List every line of the data below that contains the word "person", matching case exactly.

→ **THE RECORDS**:

========

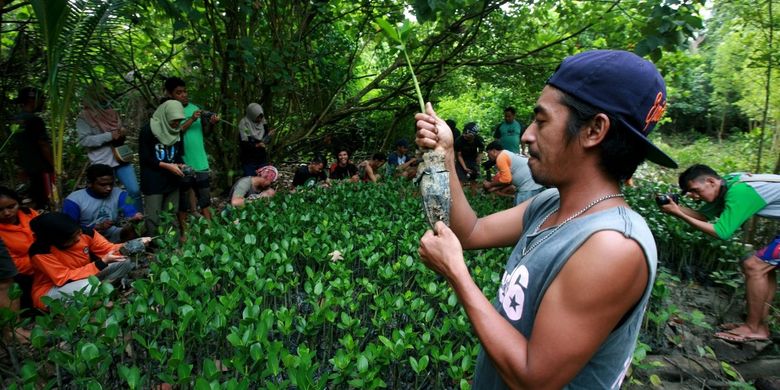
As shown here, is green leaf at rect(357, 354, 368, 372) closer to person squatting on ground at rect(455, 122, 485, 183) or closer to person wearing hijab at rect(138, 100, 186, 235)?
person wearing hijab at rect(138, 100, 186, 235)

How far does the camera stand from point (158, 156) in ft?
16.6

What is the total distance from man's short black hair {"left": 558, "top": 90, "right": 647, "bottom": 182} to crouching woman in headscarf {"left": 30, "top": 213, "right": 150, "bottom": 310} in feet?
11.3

========

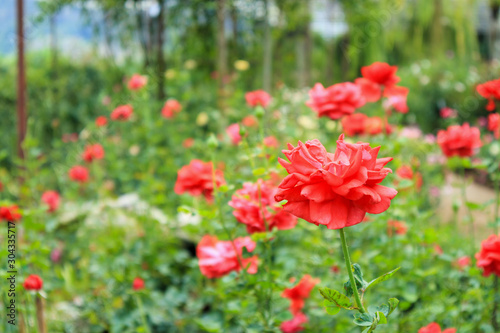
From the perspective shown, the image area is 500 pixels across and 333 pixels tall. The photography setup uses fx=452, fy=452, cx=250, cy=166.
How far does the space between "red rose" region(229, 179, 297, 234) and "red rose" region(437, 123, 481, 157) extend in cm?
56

========

→ **FINISHED EXERCISE**:
As shown here, is green leaf at rect(357, 354, 368, 372) closer to person squatting on ground at rect(455, 122, 485, 183) or closer to person wearing hijab at rect(138, 100, 186, 235)?
person wearing hijab at rect(138, 100, 186, 235)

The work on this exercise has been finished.